Suppose $x \in R^+$ and we want to prove the implication $x < 0 \Rightarrow P(x)$, where $P(x)$ is some statement of $x$.
How should one tackle this situtation ?
Normally one should prove the implication in the case that the antecedent is false and in the case that the antecedent is true, where the false case follows (is true) by definition.
Should one prove the implication in the case $x < 0$ (antecedent is true) even thus $x \in R^+$, or is the case optional (we can just say the truth case will never happen ?).
More generally suppose we don't know whether $P(x)$ can be true for any $x$, and we want to prove $P(x) \Rightarrow Q(x)$.
Is it then O.K to assume $P(x)$ is true if it is false for all values of $x$ ? Should one prove the implication for $P(x)$ assumed to be true in order to prove the implication ?
Since $x\in \mathbb R^+$, $$x \lt 0 \rightarrow P(x)$$ is always true, because an implication is always true when the antecedent if false.
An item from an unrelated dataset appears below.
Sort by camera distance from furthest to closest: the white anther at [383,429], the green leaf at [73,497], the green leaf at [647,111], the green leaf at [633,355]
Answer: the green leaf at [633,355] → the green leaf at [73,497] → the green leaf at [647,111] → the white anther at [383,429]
Remember that the only situation in which an implication $a \rightarrow b$ is false is when $a$ (antecedent) is true AND $b$ (consequent) is false. If needed, refer to the truth-table for $\rightarrow$:
Can you see that the only way an implication $a \rightarrow b$ can be false is if $a$ is true, and $b$ is false?
Since in our case, the antecedent $x \lt 0$ is false, it doesn't matter what $P(x)$ is, the implication as a whole doesn't meet the conditions of falsehood, so is thereby true.
In general:
$P(x)\rightarrow Q(x)$ (the implication as a whole) is certainly true if $P(x)$ is false for all values of $x$ in the domain, and this holds regardless of the truth value of $Q(x)$